House reinstates jobless $ – sort of
First the good news: the Republican-run U.S. House of Representatives approved a six-month reinstatement of federal jobless benefits on Feb. 4.

And now the bad news: the Washington Post called the vote “largely symbolic” because the Senate and President Bush still have to approve the measure, but have shown no sign that they’re willing to do so.

In addition, the House GOP leadership, which opposed the extension, called its passage a “hypocritical” political ploy because the House lawmakers didn’t provide any money to fund the added benefits. The vote was along party lines, with 39 Republicans breaking ranks to help approve the measure, 227 to 179.

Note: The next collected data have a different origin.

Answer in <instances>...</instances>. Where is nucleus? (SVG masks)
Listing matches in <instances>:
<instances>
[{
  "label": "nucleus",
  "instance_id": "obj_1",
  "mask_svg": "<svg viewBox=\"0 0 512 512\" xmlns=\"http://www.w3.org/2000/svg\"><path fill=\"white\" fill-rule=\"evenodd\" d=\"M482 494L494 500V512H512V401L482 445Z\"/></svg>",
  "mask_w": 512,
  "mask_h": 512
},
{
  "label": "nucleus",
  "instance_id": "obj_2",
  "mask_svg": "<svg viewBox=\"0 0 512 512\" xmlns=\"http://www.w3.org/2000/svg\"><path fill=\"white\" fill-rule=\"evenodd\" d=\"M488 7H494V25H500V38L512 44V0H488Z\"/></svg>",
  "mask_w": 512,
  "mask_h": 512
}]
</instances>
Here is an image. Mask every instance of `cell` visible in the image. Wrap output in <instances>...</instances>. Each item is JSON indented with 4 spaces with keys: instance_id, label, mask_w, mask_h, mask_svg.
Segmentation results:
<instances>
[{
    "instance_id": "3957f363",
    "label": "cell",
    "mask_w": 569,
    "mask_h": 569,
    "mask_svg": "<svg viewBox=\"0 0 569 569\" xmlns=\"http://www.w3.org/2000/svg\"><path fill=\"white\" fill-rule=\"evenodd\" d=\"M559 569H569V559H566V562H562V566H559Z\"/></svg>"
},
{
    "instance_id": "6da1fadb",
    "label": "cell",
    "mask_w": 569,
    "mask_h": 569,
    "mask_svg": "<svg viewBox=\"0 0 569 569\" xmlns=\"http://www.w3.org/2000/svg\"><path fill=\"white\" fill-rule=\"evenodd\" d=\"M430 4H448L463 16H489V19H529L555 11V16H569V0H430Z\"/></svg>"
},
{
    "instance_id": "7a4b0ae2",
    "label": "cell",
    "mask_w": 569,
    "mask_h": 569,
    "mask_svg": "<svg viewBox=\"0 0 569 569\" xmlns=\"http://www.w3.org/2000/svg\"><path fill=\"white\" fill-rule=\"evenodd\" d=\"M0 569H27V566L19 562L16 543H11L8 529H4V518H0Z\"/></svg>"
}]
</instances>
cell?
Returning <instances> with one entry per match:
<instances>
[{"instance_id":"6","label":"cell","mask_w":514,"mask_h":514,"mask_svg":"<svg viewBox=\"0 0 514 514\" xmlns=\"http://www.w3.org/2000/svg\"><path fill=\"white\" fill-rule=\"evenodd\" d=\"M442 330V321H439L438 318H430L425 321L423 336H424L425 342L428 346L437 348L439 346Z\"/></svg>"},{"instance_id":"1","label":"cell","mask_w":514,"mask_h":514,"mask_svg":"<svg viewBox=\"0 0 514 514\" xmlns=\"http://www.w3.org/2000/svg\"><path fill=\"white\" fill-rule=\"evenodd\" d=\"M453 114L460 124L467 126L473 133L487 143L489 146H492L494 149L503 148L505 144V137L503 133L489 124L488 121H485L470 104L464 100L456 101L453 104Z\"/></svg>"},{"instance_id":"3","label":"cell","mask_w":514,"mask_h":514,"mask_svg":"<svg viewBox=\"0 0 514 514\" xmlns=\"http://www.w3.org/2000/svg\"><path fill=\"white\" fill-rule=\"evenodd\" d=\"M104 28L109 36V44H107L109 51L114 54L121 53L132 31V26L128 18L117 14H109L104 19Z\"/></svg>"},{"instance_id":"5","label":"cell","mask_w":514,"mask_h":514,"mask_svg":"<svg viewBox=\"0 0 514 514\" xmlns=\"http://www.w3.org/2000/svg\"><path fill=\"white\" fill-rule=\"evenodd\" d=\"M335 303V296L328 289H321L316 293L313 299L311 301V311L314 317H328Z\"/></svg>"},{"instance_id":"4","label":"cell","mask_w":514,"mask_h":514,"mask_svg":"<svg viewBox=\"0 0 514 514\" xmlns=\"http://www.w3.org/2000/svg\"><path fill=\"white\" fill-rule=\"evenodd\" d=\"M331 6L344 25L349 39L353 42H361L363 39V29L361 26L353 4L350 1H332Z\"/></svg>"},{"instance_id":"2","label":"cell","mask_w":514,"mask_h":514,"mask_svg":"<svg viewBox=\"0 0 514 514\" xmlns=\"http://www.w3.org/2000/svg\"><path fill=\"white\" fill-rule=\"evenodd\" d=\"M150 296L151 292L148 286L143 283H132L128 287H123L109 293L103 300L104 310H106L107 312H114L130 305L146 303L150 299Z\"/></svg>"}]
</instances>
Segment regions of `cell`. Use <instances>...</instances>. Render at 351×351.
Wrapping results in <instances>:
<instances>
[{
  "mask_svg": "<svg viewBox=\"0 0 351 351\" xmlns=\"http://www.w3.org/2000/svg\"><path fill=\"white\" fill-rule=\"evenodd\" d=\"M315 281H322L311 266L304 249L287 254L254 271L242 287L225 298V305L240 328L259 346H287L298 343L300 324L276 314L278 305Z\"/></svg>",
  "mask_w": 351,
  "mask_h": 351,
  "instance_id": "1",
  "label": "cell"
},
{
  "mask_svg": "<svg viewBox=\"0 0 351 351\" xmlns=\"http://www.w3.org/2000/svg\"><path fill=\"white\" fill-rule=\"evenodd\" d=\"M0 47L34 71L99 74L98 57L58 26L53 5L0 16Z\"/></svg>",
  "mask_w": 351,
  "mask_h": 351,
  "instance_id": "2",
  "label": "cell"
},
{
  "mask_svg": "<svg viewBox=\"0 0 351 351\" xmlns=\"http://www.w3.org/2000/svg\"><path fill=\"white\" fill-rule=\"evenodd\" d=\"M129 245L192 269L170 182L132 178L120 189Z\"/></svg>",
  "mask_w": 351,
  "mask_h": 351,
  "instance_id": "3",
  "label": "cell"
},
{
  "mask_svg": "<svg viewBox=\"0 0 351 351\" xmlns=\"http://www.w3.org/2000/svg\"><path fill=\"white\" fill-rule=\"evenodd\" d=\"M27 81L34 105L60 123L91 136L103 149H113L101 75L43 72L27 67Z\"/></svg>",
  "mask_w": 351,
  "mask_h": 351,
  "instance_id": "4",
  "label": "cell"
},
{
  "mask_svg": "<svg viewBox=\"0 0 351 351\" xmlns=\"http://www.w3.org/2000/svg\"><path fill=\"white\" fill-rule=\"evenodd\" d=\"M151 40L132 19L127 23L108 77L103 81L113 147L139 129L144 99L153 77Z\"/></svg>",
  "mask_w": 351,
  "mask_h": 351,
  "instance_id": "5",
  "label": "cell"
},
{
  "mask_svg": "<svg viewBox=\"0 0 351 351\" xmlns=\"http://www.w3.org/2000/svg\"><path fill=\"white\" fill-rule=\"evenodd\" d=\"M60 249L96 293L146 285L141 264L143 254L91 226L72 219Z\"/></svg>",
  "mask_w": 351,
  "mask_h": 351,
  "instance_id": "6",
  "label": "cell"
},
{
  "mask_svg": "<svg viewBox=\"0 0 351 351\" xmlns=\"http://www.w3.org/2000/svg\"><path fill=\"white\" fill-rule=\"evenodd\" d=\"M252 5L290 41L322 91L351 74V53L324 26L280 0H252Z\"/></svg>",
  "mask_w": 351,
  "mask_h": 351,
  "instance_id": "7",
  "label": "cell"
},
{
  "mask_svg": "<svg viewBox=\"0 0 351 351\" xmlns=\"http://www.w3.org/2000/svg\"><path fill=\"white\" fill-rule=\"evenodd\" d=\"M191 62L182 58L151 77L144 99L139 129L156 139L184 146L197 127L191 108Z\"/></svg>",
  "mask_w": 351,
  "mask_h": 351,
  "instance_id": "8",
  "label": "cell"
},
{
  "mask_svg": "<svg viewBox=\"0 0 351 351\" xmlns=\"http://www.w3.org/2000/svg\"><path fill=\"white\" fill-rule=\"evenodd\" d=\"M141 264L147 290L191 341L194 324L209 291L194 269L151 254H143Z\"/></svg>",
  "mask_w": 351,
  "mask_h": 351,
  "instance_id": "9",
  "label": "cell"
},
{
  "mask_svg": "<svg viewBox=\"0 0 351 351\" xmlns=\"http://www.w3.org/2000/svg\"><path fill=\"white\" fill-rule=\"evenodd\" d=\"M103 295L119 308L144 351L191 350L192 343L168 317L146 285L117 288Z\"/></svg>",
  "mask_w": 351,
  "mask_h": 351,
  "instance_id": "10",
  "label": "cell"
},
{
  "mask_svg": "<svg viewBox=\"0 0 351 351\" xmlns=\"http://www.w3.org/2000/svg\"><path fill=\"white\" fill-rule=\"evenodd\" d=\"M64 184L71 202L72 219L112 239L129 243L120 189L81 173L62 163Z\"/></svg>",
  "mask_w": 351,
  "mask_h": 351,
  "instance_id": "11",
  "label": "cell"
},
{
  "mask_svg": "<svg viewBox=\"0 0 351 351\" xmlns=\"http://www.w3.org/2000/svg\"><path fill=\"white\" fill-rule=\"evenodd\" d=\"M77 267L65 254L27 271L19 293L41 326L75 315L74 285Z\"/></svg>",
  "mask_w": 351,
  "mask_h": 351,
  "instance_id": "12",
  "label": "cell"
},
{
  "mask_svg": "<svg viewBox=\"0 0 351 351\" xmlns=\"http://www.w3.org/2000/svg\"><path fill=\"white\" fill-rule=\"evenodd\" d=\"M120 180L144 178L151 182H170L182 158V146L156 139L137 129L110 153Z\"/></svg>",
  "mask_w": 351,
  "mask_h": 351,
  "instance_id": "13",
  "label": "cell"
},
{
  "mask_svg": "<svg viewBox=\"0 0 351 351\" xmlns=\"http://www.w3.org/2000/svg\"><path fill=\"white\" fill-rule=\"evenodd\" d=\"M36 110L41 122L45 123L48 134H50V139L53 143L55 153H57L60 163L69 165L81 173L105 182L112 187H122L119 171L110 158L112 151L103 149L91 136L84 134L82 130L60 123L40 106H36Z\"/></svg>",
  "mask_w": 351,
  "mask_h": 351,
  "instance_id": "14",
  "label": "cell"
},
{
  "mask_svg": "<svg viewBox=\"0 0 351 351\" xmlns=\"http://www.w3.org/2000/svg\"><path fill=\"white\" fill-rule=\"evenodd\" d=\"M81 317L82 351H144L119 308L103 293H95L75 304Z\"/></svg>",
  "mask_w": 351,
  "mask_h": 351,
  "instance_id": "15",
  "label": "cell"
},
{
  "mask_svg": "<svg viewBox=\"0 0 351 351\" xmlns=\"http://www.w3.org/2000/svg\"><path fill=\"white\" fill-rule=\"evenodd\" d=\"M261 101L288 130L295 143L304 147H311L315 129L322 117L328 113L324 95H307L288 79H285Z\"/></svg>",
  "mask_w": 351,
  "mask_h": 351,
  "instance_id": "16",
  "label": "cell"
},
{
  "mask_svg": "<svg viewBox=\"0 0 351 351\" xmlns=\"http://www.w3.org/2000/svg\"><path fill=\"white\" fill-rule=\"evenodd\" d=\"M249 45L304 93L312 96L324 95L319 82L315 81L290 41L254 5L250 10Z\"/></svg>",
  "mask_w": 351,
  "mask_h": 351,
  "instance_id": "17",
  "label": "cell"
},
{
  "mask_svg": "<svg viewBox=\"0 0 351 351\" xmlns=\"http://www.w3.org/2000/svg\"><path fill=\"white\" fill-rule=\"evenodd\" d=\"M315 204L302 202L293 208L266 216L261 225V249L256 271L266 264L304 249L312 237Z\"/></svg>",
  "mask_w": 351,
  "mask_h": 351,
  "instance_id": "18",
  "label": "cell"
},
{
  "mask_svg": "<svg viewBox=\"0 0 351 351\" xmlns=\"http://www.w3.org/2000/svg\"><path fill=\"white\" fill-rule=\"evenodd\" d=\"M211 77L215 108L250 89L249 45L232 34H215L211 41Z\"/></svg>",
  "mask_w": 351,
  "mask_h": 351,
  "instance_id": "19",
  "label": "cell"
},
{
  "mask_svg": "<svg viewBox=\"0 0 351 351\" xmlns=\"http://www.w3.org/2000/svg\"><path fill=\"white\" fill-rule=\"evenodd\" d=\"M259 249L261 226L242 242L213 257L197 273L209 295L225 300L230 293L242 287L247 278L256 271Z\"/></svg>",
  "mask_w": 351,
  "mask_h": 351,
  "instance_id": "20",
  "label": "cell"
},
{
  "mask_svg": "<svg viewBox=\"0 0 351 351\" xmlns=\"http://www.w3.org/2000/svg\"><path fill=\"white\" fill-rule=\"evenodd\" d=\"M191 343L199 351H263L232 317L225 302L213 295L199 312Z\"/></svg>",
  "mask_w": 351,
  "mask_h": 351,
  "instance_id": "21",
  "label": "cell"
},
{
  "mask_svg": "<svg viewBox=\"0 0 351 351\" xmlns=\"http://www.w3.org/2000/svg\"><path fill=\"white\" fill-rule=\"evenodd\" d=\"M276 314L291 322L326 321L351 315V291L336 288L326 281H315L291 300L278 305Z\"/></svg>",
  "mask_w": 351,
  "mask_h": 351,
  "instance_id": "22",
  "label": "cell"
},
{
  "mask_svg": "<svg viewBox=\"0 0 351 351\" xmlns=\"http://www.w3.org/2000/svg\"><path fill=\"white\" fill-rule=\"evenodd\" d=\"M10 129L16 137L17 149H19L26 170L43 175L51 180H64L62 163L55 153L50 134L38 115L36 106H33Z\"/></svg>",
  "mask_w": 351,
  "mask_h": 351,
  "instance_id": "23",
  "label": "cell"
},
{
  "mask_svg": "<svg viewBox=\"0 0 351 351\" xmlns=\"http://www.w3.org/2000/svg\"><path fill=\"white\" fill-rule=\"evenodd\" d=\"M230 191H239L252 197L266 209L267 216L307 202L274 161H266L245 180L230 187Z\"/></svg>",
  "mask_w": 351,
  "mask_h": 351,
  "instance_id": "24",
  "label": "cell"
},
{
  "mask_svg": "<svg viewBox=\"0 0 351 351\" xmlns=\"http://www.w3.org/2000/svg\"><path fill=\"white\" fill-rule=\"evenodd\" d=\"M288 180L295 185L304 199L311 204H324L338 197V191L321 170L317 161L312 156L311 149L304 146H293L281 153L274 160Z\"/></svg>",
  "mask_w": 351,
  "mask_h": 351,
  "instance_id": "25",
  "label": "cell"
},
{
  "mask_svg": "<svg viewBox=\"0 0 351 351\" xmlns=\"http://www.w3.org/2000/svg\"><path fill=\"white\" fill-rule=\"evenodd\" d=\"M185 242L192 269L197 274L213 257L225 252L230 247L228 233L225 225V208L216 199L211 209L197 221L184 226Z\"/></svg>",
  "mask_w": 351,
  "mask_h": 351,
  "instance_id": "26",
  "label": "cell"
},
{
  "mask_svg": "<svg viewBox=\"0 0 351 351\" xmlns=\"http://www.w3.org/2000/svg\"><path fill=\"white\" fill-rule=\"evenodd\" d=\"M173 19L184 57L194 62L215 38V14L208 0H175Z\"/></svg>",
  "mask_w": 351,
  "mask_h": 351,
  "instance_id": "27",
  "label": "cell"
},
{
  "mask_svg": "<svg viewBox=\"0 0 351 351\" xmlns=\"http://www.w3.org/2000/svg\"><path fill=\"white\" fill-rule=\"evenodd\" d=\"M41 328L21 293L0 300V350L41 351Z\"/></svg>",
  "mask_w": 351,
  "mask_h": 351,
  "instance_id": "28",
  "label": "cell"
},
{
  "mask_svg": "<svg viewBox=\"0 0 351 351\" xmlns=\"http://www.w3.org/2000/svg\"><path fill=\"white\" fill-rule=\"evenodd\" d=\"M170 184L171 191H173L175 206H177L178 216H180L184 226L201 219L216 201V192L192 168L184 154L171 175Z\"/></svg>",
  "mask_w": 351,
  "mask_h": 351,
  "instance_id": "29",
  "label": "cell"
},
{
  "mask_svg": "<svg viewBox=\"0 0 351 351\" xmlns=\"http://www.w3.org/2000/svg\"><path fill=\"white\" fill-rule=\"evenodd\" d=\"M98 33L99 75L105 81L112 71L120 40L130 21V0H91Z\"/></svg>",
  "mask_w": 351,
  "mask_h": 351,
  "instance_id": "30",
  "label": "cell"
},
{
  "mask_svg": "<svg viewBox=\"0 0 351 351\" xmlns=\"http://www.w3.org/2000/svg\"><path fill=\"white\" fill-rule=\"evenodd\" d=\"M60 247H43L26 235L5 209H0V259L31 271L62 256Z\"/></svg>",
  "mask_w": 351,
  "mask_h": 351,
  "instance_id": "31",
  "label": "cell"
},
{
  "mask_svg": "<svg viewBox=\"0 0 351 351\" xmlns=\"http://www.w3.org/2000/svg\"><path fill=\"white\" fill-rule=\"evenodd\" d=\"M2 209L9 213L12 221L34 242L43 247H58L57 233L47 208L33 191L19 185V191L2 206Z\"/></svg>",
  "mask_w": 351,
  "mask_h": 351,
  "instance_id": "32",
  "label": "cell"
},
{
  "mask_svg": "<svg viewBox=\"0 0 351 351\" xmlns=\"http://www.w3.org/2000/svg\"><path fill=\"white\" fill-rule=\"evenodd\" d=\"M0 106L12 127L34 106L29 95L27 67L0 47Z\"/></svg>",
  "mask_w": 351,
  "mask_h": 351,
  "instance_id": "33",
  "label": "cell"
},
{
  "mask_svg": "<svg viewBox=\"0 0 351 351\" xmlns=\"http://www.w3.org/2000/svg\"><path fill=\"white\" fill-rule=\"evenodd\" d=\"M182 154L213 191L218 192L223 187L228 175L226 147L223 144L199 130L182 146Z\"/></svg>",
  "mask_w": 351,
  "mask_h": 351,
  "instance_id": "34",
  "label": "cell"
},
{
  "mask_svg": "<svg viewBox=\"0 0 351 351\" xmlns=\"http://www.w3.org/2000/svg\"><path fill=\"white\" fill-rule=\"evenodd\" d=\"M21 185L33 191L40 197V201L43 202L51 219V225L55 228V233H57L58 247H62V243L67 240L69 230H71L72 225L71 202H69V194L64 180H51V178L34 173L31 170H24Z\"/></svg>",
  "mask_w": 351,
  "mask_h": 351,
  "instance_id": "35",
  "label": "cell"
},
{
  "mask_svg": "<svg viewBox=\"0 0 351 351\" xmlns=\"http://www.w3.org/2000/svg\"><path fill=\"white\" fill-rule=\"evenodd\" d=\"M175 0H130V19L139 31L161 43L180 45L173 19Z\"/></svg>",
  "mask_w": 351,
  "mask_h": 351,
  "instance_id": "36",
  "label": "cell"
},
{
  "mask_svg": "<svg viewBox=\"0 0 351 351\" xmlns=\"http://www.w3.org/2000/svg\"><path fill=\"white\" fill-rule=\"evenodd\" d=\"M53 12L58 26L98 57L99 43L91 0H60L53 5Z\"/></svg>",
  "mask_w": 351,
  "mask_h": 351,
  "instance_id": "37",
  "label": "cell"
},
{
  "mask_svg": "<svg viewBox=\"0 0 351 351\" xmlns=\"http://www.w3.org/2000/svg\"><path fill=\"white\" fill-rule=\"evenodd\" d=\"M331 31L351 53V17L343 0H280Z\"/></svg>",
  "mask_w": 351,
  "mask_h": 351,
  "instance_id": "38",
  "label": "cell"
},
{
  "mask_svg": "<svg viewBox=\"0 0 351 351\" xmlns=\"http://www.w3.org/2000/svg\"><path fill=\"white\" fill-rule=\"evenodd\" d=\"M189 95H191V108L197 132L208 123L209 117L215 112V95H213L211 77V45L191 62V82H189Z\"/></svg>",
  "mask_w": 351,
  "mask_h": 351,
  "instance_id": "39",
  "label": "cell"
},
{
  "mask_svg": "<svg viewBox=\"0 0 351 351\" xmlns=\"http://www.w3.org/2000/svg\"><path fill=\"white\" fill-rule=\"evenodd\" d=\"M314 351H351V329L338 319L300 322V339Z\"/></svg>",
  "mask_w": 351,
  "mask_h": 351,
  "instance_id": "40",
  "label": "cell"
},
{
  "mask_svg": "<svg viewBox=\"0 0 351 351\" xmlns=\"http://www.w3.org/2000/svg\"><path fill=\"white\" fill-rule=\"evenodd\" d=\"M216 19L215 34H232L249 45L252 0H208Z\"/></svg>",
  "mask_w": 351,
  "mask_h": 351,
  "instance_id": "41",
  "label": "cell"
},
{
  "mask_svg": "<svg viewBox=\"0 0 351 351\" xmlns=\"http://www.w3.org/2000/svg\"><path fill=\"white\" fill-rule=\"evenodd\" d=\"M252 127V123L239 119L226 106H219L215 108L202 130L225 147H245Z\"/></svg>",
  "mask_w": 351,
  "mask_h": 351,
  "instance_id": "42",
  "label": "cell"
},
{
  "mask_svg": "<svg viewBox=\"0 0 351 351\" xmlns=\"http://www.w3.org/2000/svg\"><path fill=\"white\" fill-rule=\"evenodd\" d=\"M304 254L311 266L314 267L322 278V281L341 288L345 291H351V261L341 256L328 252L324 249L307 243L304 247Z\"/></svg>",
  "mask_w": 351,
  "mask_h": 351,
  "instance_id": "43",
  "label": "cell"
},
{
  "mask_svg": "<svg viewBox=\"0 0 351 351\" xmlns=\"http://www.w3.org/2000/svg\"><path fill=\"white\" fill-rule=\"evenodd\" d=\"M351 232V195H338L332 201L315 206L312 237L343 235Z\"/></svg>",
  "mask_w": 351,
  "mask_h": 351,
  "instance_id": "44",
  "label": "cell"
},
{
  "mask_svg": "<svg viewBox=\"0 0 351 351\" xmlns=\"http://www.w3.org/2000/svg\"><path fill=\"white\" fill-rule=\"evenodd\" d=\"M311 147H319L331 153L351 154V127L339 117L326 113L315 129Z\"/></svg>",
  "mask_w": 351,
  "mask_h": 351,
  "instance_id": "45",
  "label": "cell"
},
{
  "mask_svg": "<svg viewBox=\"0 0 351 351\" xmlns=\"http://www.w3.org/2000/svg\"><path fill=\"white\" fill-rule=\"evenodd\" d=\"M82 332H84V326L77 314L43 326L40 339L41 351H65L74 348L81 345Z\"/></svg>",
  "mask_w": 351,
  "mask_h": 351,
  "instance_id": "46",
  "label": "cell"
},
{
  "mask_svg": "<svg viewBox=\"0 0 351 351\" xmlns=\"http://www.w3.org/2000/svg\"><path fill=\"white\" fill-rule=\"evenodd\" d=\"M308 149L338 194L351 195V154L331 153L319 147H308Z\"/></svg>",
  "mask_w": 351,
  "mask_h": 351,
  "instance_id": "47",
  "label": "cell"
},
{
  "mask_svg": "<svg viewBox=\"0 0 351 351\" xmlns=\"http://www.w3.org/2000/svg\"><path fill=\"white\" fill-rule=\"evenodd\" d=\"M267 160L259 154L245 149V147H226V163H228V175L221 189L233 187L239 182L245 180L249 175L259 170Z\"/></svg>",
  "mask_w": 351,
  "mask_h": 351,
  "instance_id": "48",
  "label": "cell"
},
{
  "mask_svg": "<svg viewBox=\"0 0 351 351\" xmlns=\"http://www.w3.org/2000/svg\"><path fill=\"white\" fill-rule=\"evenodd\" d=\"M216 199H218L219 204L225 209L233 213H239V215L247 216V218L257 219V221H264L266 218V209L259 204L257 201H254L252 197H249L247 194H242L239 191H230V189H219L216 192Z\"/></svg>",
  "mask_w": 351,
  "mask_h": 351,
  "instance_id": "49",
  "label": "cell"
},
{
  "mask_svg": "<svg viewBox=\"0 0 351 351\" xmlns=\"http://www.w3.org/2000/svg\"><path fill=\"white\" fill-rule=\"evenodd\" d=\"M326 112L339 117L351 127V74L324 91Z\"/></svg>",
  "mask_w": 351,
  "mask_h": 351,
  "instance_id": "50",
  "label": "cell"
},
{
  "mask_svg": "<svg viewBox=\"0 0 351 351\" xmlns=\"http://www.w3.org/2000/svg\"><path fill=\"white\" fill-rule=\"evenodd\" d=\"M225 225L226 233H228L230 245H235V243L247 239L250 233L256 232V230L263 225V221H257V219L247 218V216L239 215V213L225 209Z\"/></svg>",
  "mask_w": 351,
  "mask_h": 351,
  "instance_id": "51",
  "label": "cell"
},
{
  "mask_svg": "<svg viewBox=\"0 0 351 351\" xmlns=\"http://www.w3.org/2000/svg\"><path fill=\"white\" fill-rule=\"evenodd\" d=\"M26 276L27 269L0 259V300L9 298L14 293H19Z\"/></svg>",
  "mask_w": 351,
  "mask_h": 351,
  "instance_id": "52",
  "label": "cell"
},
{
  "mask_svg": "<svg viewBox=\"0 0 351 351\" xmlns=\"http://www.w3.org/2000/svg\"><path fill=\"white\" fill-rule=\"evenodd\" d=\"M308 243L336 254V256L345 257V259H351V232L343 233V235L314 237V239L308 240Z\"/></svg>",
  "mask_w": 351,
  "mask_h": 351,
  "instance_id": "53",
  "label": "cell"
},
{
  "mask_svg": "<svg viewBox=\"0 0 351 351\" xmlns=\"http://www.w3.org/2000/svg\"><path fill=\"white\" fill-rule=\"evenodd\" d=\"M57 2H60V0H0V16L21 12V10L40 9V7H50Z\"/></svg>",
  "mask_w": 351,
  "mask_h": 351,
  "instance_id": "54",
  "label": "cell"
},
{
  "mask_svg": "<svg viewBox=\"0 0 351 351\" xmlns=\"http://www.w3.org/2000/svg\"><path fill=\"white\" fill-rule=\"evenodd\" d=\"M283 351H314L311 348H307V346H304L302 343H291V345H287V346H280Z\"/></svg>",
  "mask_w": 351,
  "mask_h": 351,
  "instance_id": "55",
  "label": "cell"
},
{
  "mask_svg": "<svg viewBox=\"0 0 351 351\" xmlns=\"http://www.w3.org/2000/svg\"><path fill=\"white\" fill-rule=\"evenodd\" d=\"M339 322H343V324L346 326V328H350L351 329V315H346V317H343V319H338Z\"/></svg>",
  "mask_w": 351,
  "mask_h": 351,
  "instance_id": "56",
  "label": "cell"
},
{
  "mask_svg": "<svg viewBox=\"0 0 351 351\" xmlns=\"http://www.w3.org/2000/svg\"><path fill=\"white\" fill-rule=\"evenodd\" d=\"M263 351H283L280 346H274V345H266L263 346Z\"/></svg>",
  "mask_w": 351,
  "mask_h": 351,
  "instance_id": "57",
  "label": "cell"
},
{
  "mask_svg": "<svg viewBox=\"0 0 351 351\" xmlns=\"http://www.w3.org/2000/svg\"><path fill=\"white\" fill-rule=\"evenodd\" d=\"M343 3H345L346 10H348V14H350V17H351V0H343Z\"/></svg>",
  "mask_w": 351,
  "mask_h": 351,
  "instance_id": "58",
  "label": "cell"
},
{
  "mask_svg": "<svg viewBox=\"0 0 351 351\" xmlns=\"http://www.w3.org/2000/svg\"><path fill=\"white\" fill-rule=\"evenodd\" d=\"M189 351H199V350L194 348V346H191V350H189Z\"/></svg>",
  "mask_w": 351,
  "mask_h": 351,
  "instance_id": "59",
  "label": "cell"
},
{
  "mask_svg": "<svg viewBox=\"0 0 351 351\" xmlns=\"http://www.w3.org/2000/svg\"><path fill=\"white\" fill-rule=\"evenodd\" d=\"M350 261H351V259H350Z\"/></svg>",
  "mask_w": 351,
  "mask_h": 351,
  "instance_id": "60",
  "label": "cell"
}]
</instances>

“The Republican leadership has been playing with political dynamite in resisting this simple measure to aid families who are hardest hit by long-term unemployment,” federation President John J. Sweeney said after labor lobbied for restoring the federal benefits, which expired Dec. 31. Since then 375,000 people have exhausted their state jobless benefits, the only ones available.

Sweeney demanded that GOP President George W. Bush stop opposing jobless benefits and “prove his compassion for working families extends to those who want to work but cannot find jobs.

“Rep. George Miller (D-Calif.) wrote the language providing $6.7 billion in unemployment benefits. “Last week the shocking neglect of the administration became all too apparent,” Miller said. “They (the unemployed) can’t find work and this administration won’t help them.”

Pay increases trend downward
Settlements in newly negotiated construction labor agreements in 2003 averaged $1.42 or 4.3 percent for the first year, according to the Construction Labor Research Council. The average increase was right in the middle of average first-year increases since 2000, which have ranged from 4.1 percent to 4.5 percent.

The average second- and third-year increases were both at 3.8 percent. An average of 63 cents of those increases were allocated to health and welfare costs.

The news was a little worse in Michigan, where the CLRC reported that average first-year increases were 4.0 percent in the first year and 3.6 percent in the second year. Michigan in recent years has been at the top of the rankings among states when comparing pay increases.

“As in most years,” the CLRC said, “agreements of three years or more were most common. The difference (in 2003) was a reduced tendency to negotiate agreements of more than three years. The pattern of even longer agreements, which had been growing in recent years, has, therefore, subsided.”